## [EXERCISE MATERIAL]

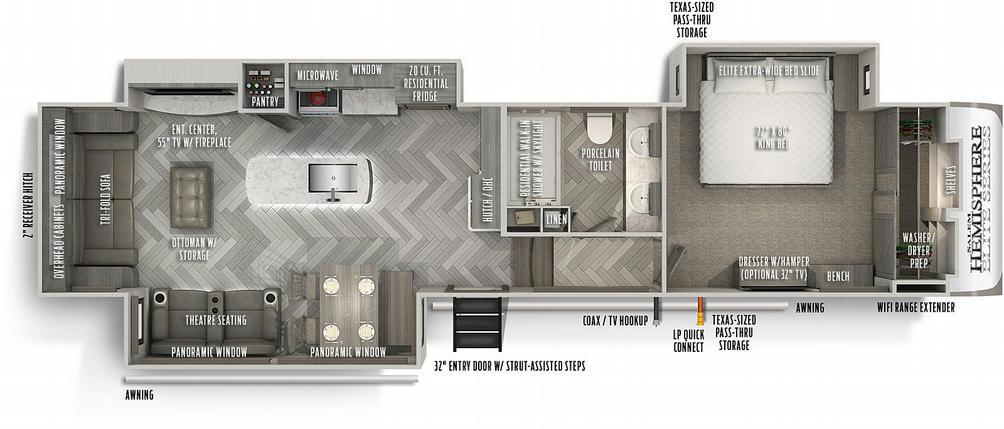 Salem Hemisphere Elite Series 34RL Floor Plan - 2021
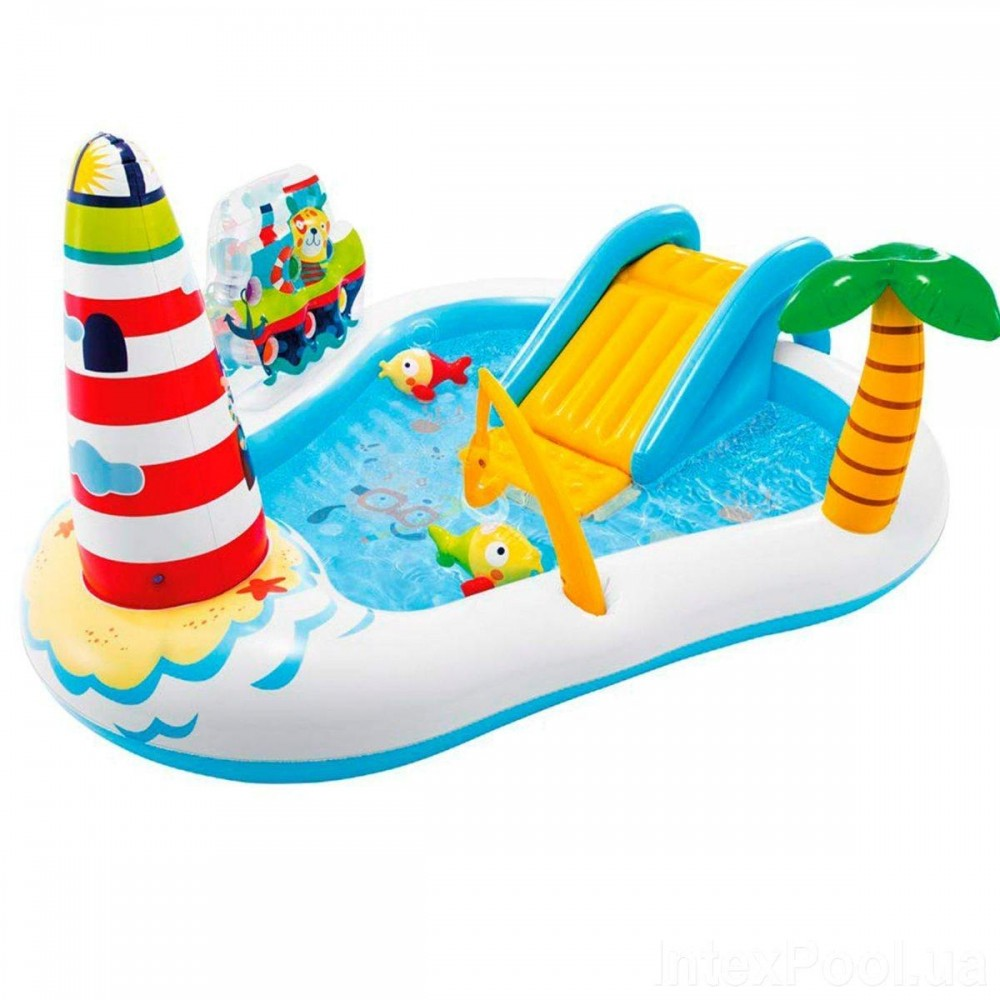 Надувной игровой центр Intex «Веселая Рыбалка», 57162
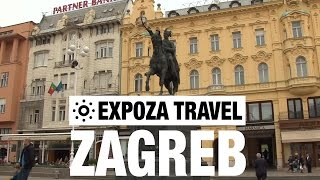 Zagreb (Croatia) Vacation Travel Video Guide(Zagreb is the political and cultural heart of Croatia, an amiable capital city located at the intersection of Central, Eastern and Southern Europe and a city that ..., 2015-12-22T00:00:01.000Z)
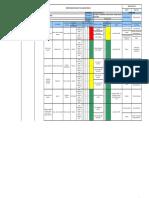 801 Matriz IPER Urbano r8.pdf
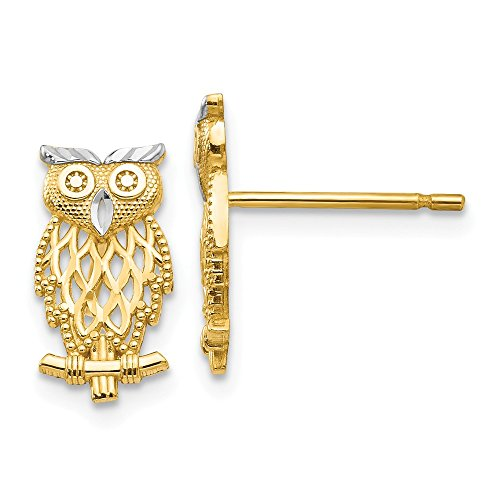 14k Yellow Gold Cut Out Owl Post Stud Earrings Animal Bird Fine Jewelry Gifts For Women For Her ()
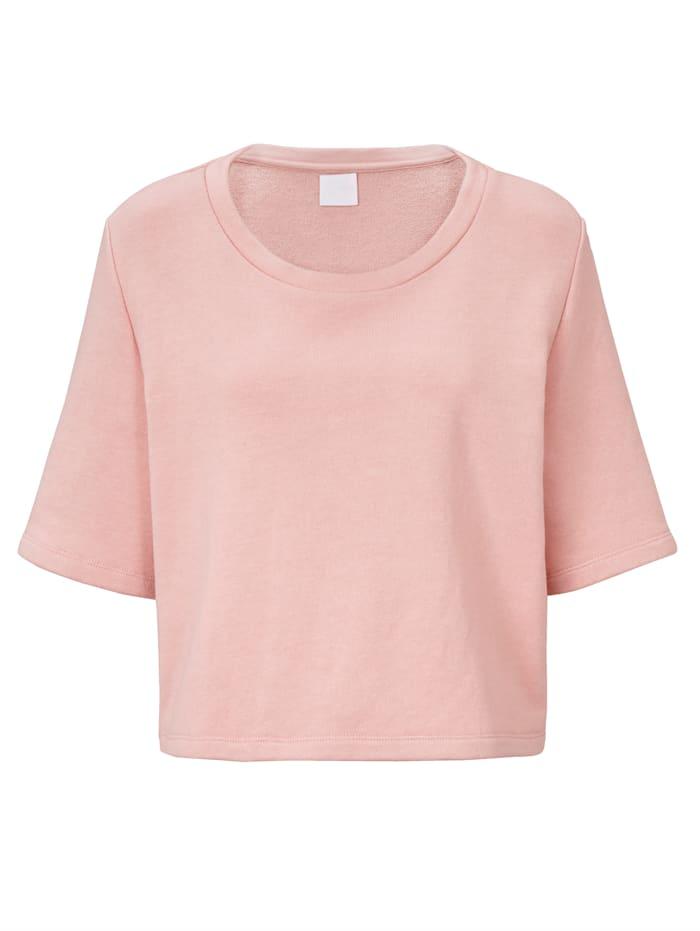 REKEN MAAR Sweatshirt, Altrosa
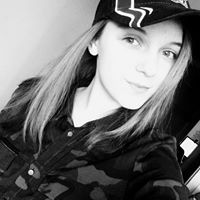 Dominika Šotková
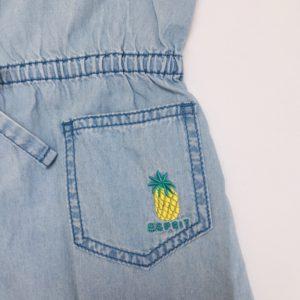 Jeanskleedje ananas Esprit 116/122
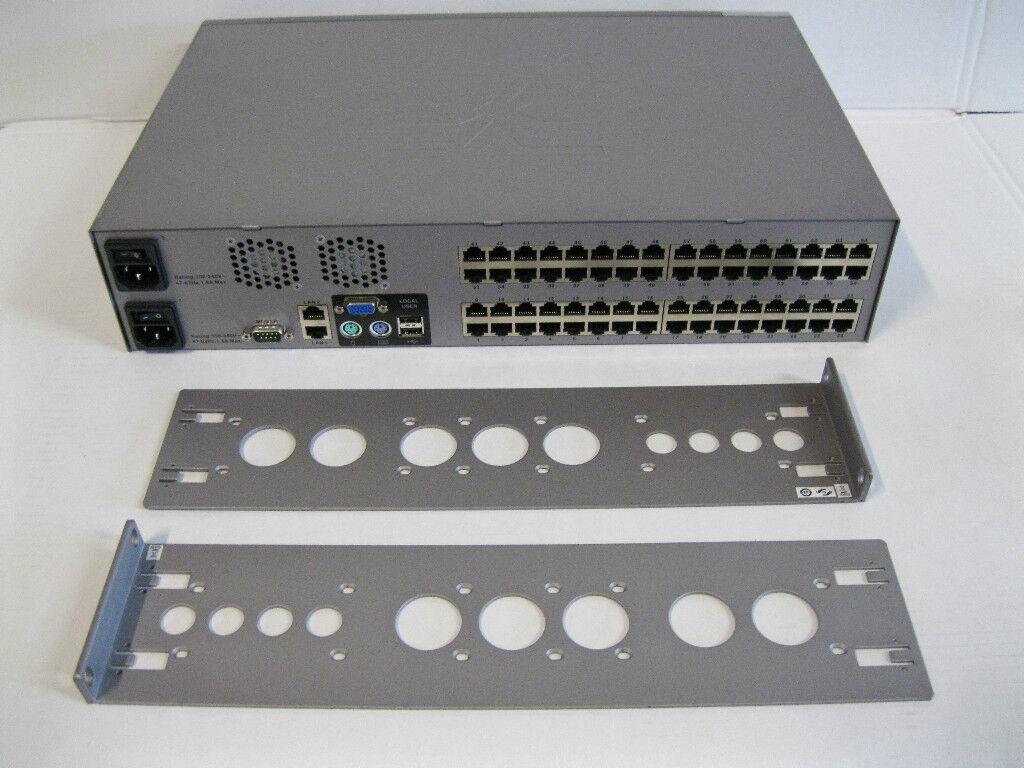 DKX464 Raritan Dominion KX464 64 Port KVM Switch over IP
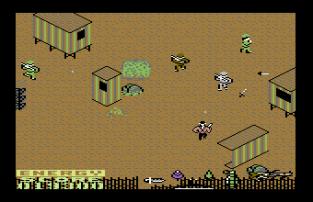 Rambo C64 20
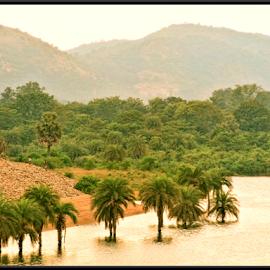 by Milan Kumar Das - Landscapes Mountains & Hills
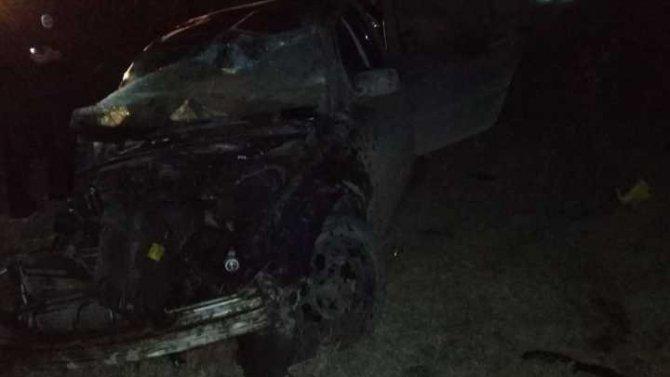 Мужчина погиб в ДТП в Балаковском районе Саратовской области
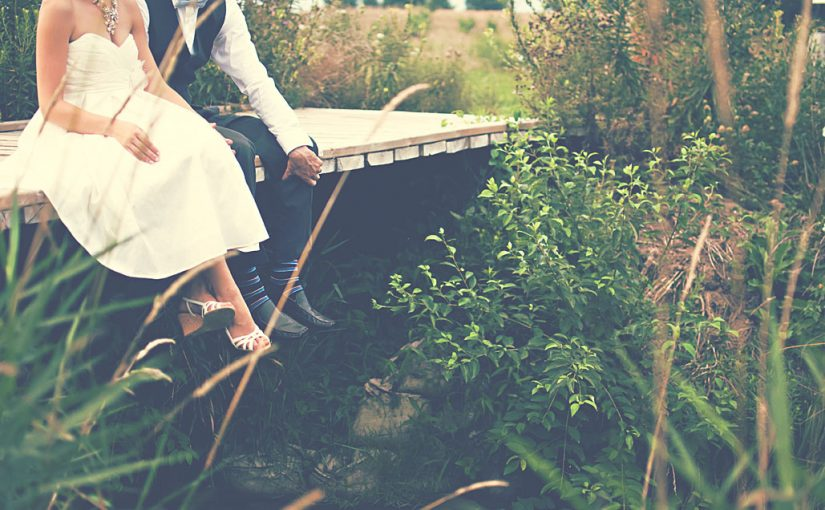 wedding_couple_bridge-825x510.jpg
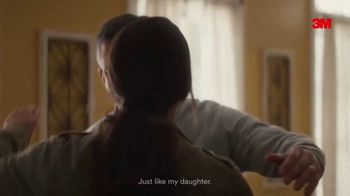 3M TV Spot, 'Improving Lives: A Hand To Hold' - Thumbnail 10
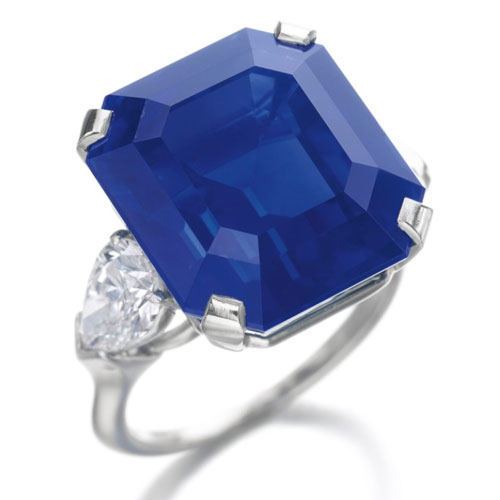 Rare and Exceptional Sapphire Ring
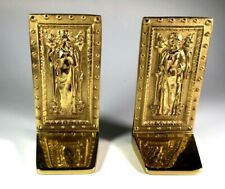 Brass book ends, very heavy, vintage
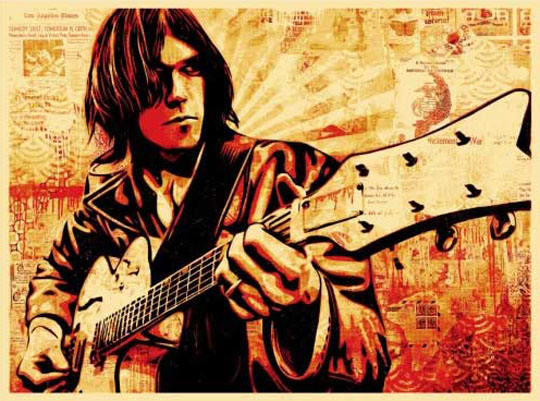 obey-giant-neil-young-canvas-print-1-2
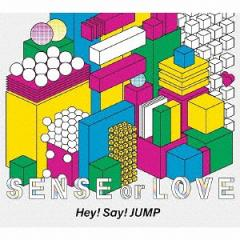 送料無料有/[CD]/Hey! Say! JUMP/SENSE or LOVE [2CD+DVD/初回限定盤]/JACA-5749
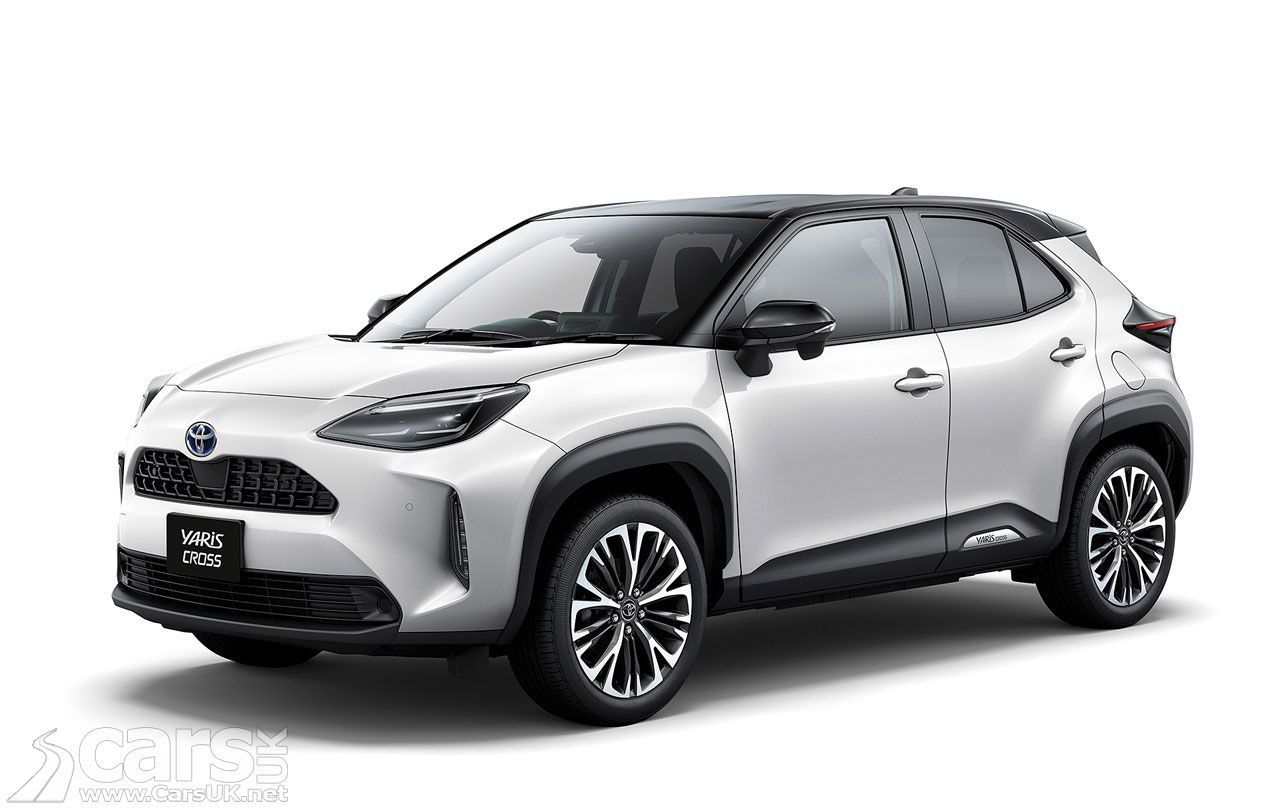 Toyota Yaris Cross Compact Suv Goes On Sale But Only In Japan For Now Cars Uk In 2020 Compact Suv Yaris Best Compact Suv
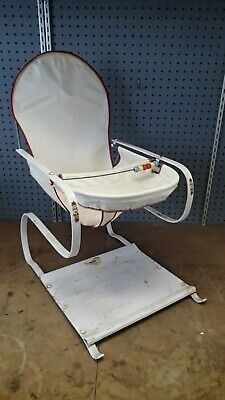 Vintage Teeter-baby Jumper No. 56 Baby Bouncer Canvas Cloth Seat   c.1950's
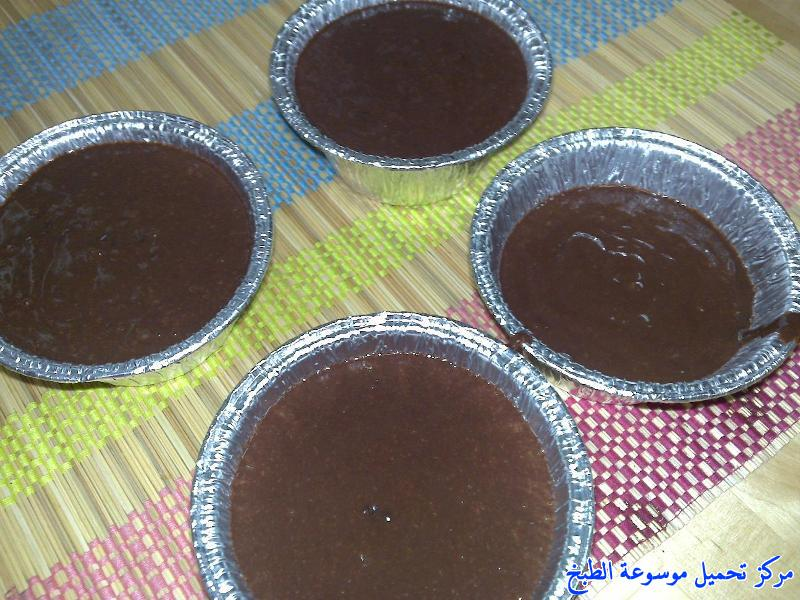 http://www.encyclopediacooking.com/upload_recipes_online/uploads/images_souffle-recipe-chocolate-5-%D8%AD%D9%84%D9%89-%D8%A7%D9%84%D8%B3%D9%88%D9%81%D9%84%D9%8A%D9%87-%D9%85%D9%86-%D9%85%D8%B7%D8%A8%D8%AE%D9%8A-%D8%A8%D8%A7%D9%84%D8%B5%D9%88%D8%B1.jpg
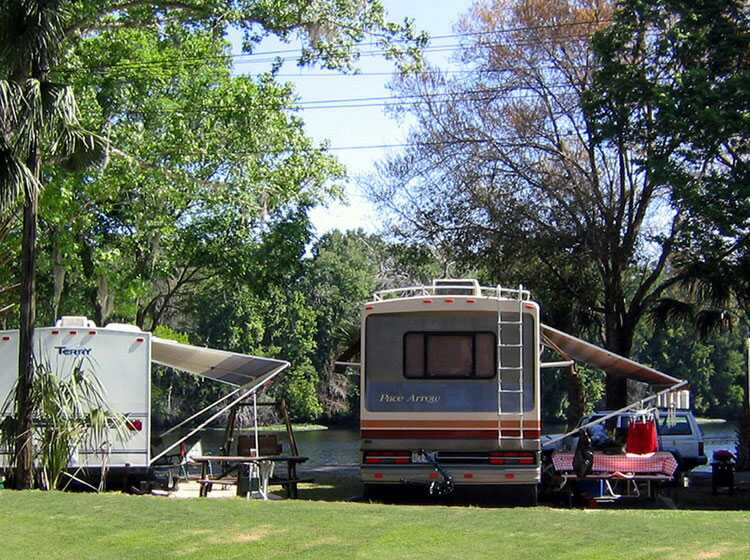 Central Florida Rv Park And Resort Tent Camping And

## [TASK PROMPT]
In the material above, which lines fall between the one holding "801 Matriz IPER Urbano r8.pdf" and the one holding "Vintage Teeter-baby Jumper", inclusive? Print exactly those, with the pictures left out.

## [TASK OUTPUT]
 801 Matriz IPER Urbano r8.pdf
 14k Yellow Gold Cut Out Owl Post Stud Earrings Animal Bird Fine Jewelry Gifts For Women For Her ()
 REKEN MAAR Sweatshirt, Altrosa
 Dominika Šotková
 Jeanskleedje ananas Esprit 116/122
 DKX464 Raritan Dominion KX464 64 Port KVM Switch over IP
 Rambo C64 20
 by Milan Kumar Das - Landscapes Mountains & Hills
 Мужчина погиб в ДТП в Балаковском районе Саратовской области
 wedding_couple_bridge-825x510.jpg
 3M TV Spot, 'Improving Lives: A Hand To Hold' - Thumbnail 10
 Rare and Exceptional Sapphire Ring
 Brass book ends, very heavy, vintage
 obey-giant-neil-young-canvas-print-1-2
 送料無料有/[CD]/Hey! Say! JUMP/SENSE or LOVE [2CD+DVD/初回限定盤]/JACA-5749
 Toyota Yaris Cross Compact Suv Goes On Sale But Only In Japan For Now Cars Uk In 2020 Compact Suv Yaris Best Compact Suv
 Vintage Teeter-baby Jumper No. 56 Baby Bouncer Canvas Cloth Seat   c.1950's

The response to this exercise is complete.